La gente suele decir que el tiempo lo cura todo, que las heridas sanan, que el amor vuelve a unir los corazones rotos y que Dios sabe cómo hace las cosas, pero mi verdad es diferente. Es distinta porque pienso en lo difícil que es levantarse con la esperanza en los pies, con los recuerdos pasando como una película y con el deseo de volverlo a ver.
Al principio la verdad parece una mentira, una realidad que no se quiere aceptar, un día a día que uno se niega a vivir, unas reuniones familiares donde no se quiere asistir, una respuesta en un chat que se espera recibir… una voz que ya no se volverá a escuchar.
Han pasado 10 meses de su partida, pero se siente como el primer momento. El vacío continúa, la tristeza sigue, la melancolía no se quiere ir y el llanto muchas veces lo acompaña…
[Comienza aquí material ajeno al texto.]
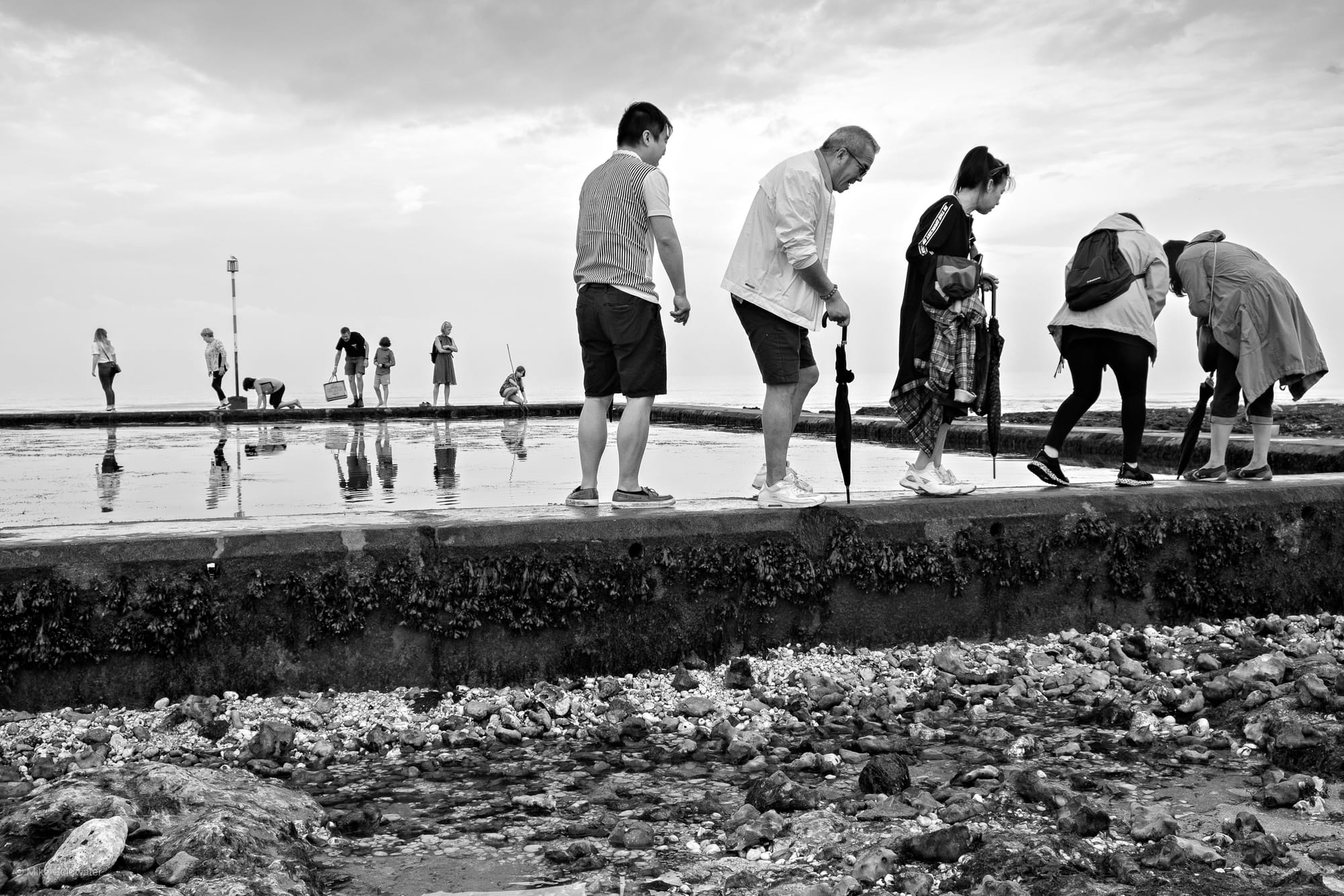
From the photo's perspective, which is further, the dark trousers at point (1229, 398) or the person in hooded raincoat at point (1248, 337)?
the dark trousers at point (1229, 398)

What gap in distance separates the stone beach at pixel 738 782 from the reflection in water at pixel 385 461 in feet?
13.6

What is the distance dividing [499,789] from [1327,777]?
2.32 m

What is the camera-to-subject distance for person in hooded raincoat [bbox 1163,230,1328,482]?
6.28 m

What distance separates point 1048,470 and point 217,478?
646 centimetres

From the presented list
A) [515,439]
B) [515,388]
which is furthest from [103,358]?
[515,439]

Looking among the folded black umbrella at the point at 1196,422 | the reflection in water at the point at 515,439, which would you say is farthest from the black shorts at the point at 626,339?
the folded black umbrella at the point at 1196,422

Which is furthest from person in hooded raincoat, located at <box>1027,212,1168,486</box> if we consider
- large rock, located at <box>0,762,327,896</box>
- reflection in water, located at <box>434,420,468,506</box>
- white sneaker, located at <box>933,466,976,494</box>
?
large rock, located at <box>0,762,327,896</box>

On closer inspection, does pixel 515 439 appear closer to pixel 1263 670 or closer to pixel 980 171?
pixel 980 171

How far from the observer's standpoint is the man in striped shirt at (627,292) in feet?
16.4

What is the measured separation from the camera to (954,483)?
5.32 meters

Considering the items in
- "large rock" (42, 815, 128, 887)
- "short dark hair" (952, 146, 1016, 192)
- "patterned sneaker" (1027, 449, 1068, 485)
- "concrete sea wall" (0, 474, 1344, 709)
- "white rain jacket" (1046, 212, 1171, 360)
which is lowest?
"large rock" (42, 815, 128, 887)

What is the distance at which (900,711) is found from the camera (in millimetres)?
4051

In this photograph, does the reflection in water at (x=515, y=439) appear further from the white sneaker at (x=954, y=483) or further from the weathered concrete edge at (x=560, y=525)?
the weathered concrete edge at (x=560, y=525)

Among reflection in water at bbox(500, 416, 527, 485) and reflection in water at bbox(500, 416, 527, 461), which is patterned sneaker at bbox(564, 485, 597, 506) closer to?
reflection in water at bbox(500, 416, 527, 485)
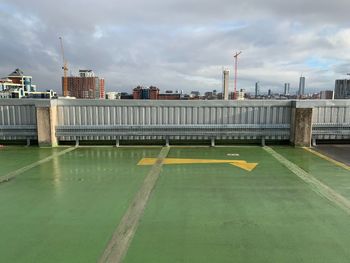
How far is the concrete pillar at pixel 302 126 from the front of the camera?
10430 millimetres

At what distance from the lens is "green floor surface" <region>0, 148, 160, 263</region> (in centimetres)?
367

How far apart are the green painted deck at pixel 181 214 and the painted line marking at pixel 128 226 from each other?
0.08 m

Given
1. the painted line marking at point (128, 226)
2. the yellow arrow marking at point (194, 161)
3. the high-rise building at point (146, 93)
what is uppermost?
the high-rise building at point (146, 93)

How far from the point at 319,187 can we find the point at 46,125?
29.6 feet

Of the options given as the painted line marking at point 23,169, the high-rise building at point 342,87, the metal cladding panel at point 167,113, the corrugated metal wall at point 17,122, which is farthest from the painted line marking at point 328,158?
the high-rise building at point 342,87

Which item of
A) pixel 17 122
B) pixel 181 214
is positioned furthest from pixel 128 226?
pixel 17 122

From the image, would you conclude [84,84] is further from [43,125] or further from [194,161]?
[194,161]

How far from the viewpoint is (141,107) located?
36.3ft

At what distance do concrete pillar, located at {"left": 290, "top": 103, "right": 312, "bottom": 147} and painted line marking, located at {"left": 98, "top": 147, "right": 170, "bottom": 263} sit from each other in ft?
20.2

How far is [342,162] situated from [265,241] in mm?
5783

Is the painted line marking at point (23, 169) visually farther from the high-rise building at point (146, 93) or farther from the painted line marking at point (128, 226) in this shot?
the high-rise building at point (146, 93)

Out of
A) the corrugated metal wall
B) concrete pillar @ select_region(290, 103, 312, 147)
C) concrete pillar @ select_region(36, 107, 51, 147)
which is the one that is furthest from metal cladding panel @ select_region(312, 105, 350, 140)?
the corrugated metal wall

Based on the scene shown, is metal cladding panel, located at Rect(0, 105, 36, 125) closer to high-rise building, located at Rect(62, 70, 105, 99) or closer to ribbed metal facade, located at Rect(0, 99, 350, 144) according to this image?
ribbed metal facade, located at Rect(0, 99, 350, 144)

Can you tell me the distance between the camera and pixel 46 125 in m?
10.6
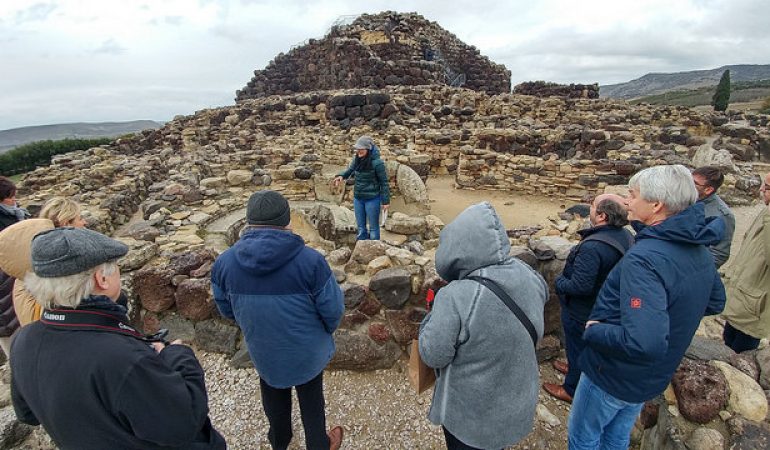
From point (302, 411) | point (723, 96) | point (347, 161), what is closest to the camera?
point (302, 411)

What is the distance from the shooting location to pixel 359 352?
3.49 meters

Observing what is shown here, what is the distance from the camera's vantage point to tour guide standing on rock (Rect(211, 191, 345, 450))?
212 centimetres

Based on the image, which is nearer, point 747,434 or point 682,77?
point 747,434

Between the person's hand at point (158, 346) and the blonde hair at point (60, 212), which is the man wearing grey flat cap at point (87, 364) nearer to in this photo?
the person's hand at point (158, 346)

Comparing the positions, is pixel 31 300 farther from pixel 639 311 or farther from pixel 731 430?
pixel 731 430

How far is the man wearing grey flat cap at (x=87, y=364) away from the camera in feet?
4.37

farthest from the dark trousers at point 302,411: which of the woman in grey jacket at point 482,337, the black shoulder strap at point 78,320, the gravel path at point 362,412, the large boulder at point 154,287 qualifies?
the large boulder at point 154,287

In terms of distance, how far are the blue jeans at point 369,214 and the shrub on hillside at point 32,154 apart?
22.6 m

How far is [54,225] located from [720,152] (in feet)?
43.9

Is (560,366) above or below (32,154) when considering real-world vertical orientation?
below

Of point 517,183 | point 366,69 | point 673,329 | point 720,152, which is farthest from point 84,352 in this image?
point 366,69

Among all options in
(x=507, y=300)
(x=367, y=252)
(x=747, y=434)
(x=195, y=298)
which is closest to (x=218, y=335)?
(x=195, y=298)

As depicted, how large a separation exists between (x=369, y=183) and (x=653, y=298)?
4257 mm

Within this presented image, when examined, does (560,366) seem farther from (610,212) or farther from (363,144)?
(363,144)
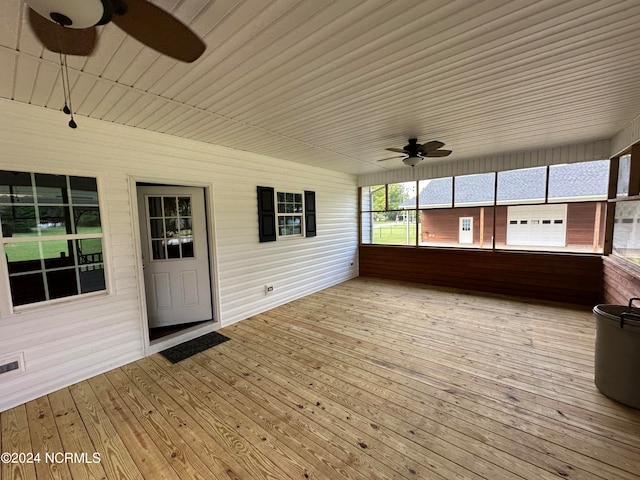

Muchos me dicen que deje ir ya ese dolor, que no me quede en el momento, que siga porque la vida continúa... ellos no entienden que no quiero retenerlo, solo intento comprender el porqué de su partida y trato de hallar una razón lógica a los silencios que nacen cuando alguien pronuncia su nombre.
El tiempo sigue pasando, dentro de poco se cumplirá un año de su último suspiro y yo solo puedo recordar, además del tono de su voz, los instantes que vivimos juntos. Momentos, solo momentos, y bien dicen por ahí que hay que tener cuidado con quién se crea recuerdos, esas cosas suelen durar toda la vida.
Hoy lo recuerdo y es inevitable no sentir de nuevo el nudo en la garganta. “Para bien o para mal, la tristeza nos cambia”.